Untargeted plasma metabolomic profiling in conjunction with machine learning (ML) may result in the finding of metabolic profiles that help researchers understand the etiology of juvenile CKD. For a study, they sought to find metabolomic markers in juvenile CKD depending on the diagnosis: FSGS, obstructive uropathy (OU), aplasia/dysplasia/hypoplasia (A/D/H), and reflux nephropathy (RN). Untargeted metabolomics quantification (GC-MS/LC-MS, Metabolon) was done on plasma from 702 individuals in the Chronic Kidney Disease in Children study (FSGS=63, OU=122, A/D/H=109, and RN=86). For feature selection, Lasso regression with clinical factors adjustment was utilized. Then, to stratify importance, four approaches were used: logistic regression, support vector machine, random forest, and extreme gradient boosting. The ML training was carried out on 80% of the total cohort subgroups and validated on 20% of the holdout subsets. Important characteristics were chosen because they were significant in at least two of the four modeling techniques. In addition, they used pathway enrichment analysis to identify metabolic subpathways linked to the causation of CKD.

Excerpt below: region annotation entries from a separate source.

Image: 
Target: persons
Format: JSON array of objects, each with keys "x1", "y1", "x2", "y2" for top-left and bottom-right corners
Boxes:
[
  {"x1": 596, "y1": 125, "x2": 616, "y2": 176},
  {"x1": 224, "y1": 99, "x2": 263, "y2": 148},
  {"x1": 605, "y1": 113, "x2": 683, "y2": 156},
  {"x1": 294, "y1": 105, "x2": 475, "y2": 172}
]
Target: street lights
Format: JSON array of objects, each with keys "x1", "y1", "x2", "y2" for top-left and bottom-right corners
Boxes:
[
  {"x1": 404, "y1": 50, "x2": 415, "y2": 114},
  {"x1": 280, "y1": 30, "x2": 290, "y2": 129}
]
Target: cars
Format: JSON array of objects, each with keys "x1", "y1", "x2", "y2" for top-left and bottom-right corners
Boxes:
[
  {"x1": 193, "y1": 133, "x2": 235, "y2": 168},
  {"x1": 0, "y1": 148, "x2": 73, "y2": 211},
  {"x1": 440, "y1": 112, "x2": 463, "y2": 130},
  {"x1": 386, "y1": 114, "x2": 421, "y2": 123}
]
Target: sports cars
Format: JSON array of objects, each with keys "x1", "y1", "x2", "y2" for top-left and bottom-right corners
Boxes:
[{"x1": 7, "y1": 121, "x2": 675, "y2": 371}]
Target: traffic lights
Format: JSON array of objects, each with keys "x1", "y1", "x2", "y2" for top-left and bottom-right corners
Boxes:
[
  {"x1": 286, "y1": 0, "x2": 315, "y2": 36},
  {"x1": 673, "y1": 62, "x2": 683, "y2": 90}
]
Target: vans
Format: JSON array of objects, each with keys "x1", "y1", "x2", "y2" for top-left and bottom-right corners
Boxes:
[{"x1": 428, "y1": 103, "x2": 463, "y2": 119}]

On holdout subsets, ML models were assessed using receiver-operator and precision-recall area-under-the-curve, F1 score, and Matthews correlation coefficient. No-skill prediction was outperformed by ML models. Cause-specific metabolomic patterns were discovered. The sphingomyelin-ceramide axis was linked to FSGS. Individual plasmalogen metabolites and the subpathway were also linked to FSGS. OU was linked to histidine metabolites generated from the intestinal microbiota.

Based on the etiology of the CKD, ML models revealed metabolomic markers. Using ML approaches in combination with classical biostatistics, we demonstrated that FSGS is linked with sphingomyelin-ceramide and plasmalogen dysmetabolism, whereas OU is connected with gut microbiome-derived histidine metabolites.